§ Problem to solve
Transcribe word for word the part of the openssl update notes below, starting with "8.135. openssl" and going on through "general-purpose cryptography library.".

§ Extracted text
###
8.135. openssl

Updated openssl packages that fix several bugs and add various enhancements are now available for Red Hat Enterprise Linux 6.
The openssl packages provide a toolkit that implements the Secure Sockets Layer (SSL) and Transport Layer Security (TLS) protocols, as well as a full-strength general-purpose cryptography library.

Note

The openssl packages have been upgraded to upstream version 1.0.1e, which provides a number of bug fixes and enhancements over the previous version, including support for multiple new cryptographic algorithms and support for the new versions (1.1, 1.2) of the transport layer security (TLS) protocol. This update adds the following ciphers needed for transparent encryption and authentication support in GlusterFS: Cipher-based MAC (CMAC), XEX Tweakable Block Cipher with Ciphertext Stealing (AES-XTS), and Galous Counter Mode (AES-GCM). The following new additional algorithms are now supported: ECDH, ECDSA, and AES-CCM. (BZ#924250)
###
§ Given data
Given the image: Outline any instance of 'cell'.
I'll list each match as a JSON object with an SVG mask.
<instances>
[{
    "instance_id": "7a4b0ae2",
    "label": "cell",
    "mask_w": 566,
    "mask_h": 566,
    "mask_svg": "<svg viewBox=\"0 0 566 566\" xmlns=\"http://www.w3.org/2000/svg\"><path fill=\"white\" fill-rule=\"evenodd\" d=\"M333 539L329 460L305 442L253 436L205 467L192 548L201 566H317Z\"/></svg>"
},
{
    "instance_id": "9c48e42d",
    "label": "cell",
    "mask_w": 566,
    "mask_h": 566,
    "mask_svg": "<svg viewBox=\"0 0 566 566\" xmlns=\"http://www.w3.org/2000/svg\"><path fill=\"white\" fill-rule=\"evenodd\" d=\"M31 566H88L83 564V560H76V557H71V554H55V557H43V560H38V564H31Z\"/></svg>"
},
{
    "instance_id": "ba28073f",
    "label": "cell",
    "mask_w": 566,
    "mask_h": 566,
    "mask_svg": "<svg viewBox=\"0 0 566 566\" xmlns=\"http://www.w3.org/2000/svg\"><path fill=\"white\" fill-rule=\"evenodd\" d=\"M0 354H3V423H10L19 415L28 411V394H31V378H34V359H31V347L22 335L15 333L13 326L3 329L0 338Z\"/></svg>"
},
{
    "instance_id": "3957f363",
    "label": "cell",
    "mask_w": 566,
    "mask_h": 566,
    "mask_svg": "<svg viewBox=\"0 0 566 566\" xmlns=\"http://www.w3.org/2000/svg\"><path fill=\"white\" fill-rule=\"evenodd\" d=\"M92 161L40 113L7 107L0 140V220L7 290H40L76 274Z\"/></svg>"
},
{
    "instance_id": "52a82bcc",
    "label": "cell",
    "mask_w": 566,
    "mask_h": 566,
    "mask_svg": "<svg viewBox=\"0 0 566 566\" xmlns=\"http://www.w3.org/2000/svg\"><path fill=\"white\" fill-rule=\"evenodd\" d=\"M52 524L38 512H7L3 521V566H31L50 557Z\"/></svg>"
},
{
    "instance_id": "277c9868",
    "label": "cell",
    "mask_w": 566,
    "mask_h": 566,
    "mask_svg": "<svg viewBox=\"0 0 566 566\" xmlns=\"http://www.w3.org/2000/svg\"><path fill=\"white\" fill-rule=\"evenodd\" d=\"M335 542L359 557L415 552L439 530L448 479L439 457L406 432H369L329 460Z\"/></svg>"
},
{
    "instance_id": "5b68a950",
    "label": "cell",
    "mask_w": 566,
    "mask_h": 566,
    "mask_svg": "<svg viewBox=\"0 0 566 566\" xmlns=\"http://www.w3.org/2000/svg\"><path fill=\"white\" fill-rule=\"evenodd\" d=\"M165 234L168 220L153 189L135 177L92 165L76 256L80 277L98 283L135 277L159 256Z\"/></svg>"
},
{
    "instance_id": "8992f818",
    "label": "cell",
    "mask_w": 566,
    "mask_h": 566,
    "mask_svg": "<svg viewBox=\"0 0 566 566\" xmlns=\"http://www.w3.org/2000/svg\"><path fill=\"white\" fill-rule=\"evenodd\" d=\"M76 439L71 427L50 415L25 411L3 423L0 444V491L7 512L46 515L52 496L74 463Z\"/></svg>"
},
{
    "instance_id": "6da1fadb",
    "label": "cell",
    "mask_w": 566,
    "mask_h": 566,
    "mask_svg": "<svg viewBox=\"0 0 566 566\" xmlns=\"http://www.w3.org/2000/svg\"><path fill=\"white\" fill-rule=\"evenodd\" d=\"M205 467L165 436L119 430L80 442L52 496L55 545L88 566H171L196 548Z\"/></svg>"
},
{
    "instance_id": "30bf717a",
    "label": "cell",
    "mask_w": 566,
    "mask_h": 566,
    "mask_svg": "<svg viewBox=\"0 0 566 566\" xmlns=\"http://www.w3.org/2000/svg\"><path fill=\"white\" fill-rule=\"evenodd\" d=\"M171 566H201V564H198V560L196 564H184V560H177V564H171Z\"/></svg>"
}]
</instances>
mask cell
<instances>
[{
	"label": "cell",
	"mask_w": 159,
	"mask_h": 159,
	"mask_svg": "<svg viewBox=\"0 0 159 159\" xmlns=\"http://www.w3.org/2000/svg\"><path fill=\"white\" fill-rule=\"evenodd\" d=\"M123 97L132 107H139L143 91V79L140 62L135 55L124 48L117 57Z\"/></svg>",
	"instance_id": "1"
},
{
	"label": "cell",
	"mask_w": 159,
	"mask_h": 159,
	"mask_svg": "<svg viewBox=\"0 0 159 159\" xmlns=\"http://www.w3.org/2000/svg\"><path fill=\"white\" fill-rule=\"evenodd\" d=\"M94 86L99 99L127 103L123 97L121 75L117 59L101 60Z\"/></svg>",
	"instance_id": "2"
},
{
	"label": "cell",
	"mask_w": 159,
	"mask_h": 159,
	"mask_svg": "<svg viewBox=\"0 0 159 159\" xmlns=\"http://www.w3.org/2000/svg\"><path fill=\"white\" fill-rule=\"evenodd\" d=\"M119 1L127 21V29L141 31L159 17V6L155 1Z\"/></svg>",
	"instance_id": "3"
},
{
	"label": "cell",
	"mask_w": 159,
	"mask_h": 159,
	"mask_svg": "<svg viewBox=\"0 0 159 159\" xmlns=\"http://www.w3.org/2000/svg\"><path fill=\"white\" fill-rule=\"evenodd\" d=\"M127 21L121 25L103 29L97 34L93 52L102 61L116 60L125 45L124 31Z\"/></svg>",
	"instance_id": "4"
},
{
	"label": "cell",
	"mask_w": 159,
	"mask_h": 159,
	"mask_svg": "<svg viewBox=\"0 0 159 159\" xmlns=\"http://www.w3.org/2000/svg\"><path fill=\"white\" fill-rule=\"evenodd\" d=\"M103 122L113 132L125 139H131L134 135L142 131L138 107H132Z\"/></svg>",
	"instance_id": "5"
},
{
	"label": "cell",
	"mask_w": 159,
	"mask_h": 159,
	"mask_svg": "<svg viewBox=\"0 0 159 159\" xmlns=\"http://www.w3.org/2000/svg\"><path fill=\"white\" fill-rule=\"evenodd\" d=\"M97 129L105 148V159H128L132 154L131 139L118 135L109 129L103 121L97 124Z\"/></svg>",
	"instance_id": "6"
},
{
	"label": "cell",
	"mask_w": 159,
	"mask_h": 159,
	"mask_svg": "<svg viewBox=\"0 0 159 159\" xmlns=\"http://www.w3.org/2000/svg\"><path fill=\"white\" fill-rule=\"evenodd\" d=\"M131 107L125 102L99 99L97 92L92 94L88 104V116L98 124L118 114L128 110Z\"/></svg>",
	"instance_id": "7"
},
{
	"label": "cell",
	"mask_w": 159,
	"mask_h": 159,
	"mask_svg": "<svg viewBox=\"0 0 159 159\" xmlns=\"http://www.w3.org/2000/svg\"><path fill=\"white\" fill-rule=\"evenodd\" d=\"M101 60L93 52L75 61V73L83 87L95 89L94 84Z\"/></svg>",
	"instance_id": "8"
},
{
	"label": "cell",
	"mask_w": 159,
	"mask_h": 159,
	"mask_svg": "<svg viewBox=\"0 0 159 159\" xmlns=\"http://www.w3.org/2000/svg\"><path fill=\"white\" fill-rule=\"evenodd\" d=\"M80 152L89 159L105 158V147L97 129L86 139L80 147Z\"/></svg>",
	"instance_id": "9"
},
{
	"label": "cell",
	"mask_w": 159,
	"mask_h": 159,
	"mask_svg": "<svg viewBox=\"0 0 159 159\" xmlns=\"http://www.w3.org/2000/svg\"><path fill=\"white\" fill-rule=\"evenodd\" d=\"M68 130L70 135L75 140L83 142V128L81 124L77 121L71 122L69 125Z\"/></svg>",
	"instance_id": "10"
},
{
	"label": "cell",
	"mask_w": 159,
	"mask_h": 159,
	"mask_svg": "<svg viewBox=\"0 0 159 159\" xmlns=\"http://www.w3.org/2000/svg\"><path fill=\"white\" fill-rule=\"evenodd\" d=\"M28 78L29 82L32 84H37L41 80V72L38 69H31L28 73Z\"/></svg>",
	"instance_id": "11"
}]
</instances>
###
§ Task response
8.135. openssl

Updated openssl packages that fix several bugs and add various enhancements are now available for Red Hat Enterprise Linux 6.
The openssl packages provide a toolkit that implements the Secure Sockets Layer (SSL) and Transport Layer Security (TLS) protocols, as well as a full-strength general-purpose cryptography library.